Problem: Check each line of the records for "energy"; collect those that have it.

Material supplied:
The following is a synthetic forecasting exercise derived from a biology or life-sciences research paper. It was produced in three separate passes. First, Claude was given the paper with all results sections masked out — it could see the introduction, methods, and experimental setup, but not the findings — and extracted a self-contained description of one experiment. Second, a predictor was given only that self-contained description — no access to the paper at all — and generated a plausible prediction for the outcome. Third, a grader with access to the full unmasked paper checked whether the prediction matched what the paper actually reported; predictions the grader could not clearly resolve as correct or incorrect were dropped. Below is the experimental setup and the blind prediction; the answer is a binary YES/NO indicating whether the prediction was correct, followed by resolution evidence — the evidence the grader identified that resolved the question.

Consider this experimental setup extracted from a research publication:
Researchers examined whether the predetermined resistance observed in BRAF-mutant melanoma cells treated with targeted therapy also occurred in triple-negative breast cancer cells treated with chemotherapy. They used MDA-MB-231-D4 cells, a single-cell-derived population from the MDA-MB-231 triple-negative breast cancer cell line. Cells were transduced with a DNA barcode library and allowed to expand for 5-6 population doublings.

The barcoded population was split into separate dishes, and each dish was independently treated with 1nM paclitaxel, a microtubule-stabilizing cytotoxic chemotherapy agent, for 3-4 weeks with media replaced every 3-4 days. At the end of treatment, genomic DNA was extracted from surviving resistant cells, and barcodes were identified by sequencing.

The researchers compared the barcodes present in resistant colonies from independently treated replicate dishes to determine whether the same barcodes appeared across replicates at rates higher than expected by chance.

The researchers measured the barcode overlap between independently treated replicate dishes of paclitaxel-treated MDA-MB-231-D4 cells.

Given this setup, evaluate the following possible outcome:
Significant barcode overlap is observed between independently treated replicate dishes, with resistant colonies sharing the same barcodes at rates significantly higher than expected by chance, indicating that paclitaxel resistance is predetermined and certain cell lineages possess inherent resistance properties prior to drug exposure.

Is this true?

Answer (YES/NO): YES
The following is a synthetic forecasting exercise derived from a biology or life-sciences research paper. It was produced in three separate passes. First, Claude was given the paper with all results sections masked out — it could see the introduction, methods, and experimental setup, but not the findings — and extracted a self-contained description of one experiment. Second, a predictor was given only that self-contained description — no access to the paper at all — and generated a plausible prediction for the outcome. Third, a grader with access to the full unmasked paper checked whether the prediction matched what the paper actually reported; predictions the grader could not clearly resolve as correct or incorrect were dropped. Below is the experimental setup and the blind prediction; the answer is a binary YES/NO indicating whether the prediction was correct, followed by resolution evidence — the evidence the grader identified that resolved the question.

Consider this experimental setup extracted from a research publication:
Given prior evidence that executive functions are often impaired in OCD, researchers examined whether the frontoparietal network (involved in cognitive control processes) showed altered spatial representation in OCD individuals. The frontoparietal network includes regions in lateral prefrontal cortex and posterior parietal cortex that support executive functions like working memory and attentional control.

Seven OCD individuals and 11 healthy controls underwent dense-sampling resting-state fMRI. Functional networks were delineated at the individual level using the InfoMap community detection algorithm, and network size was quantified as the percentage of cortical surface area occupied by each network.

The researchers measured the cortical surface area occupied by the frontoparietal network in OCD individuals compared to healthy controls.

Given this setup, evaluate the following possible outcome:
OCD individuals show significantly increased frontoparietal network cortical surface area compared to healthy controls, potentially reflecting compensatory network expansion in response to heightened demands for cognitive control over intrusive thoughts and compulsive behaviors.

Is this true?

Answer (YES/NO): NO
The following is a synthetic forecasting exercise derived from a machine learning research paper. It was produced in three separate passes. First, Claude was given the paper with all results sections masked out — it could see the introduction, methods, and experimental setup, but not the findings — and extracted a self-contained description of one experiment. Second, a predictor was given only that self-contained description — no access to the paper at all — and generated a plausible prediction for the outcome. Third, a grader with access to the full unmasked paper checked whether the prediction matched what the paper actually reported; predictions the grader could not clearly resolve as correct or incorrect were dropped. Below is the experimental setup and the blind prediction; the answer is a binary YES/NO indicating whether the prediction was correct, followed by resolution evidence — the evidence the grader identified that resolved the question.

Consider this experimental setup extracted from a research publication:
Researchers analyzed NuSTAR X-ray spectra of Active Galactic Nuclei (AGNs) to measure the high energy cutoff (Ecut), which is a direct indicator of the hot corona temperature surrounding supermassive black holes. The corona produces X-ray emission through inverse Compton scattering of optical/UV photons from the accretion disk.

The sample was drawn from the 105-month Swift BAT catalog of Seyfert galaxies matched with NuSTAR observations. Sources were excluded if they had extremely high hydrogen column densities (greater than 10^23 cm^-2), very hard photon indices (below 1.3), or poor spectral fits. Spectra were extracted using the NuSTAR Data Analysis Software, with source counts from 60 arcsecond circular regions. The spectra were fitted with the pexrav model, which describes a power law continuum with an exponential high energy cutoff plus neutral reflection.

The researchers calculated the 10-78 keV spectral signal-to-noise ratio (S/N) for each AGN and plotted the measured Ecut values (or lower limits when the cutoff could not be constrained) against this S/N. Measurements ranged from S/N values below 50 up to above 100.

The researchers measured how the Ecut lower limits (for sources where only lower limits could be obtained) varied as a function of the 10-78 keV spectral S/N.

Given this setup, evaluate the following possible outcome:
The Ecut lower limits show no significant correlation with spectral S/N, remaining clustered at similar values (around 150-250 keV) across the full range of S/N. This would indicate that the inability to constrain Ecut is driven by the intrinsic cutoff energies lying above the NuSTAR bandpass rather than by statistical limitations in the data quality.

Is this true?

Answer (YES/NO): NO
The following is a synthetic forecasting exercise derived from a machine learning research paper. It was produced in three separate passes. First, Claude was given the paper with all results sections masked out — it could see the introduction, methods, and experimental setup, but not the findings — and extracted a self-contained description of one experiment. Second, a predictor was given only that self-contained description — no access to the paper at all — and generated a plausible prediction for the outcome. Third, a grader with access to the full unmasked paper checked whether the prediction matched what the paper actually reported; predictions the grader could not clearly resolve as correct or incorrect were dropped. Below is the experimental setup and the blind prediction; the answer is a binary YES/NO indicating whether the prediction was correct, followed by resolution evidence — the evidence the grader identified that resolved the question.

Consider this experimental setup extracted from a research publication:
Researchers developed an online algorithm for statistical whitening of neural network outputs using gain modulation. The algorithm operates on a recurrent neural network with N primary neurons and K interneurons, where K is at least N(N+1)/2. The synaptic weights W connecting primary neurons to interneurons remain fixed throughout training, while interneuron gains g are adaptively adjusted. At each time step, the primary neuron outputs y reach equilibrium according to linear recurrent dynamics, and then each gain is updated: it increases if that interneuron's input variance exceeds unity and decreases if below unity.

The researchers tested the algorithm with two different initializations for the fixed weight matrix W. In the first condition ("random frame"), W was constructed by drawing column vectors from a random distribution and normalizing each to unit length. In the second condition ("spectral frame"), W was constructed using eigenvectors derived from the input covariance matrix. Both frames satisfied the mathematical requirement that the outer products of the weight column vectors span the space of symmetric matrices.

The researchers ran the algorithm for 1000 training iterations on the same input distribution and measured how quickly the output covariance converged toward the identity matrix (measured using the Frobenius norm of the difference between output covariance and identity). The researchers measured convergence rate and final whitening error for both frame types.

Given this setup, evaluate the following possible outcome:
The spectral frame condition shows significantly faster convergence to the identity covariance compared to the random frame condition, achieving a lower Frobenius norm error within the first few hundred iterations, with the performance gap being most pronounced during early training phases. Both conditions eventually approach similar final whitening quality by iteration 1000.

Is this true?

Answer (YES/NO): NO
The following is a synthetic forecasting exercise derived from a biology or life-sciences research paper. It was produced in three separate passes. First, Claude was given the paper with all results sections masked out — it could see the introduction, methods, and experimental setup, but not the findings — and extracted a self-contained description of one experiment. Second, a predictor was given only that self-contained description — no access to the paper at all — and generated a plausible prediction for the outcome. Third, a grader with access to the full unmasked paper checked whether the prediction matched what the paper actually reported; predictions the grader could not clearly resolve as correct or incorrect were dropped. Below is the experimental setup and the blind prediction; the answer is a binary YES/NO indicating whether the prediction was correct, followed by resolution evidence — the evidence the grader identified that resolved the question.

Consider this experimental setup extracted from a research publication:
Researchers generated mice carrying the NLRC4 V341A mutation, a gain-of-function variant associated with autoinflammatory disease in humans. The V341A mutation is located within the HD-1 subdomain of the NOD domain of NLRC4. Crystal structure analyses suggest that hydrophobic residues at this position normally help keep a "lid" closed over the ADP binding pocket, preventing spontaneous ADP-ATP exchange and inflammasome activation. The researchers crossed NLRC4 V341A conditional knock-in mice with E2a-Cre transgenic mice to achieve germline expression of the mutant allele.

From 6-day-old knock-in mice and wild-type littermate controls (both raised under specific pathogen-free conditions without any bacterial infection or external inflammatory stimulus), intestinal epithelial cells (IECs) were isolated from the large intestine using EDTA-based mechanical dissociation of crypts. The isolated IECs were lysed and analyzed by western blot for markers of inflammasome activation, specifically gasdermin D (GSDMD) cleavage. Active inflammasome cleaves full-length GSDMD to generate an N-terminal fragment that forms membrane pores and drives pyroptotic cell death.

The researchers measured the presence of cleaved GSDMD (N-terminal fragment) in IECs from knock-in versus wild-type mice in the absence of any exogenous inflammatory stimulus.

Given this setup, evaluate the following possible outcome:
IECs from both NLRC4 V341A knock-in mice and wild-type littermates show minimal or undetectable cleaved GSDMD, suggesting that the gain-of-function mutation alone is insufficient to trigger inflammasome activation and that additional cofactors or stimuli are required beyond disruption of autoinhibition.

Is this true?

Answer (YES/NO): NO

Response for this exercise:
Researchers analyzed NuSTAR X-ray spectra of Active Galactic Nuclei (AGNs) to measure the high energy cutoff (Ecut), which is a direct indicator of the hot corona temperature surrounding supermassive black holes. The corona produces X-ray emission through inverse Compton scattering of optical/UV photons from the accretion disk.
The sample was drawn from the 105-month Swift BAT catalog of Seyfert galaxies matched with NuSTAR observations. Sources were excluded if they had extremely high hydrogen column densities (greater than 10^23 cm^-2), very hard photon indices (below 1.3), or poor spectral fits. Spectra were extracted using the NuSTAR Data Analysis Software, with source counts from 60 arcsecond circular regions. The spectra were fitted with the pexrav model, which describes a power law continuum with an exponential high energy cutoff plus neutral reflection.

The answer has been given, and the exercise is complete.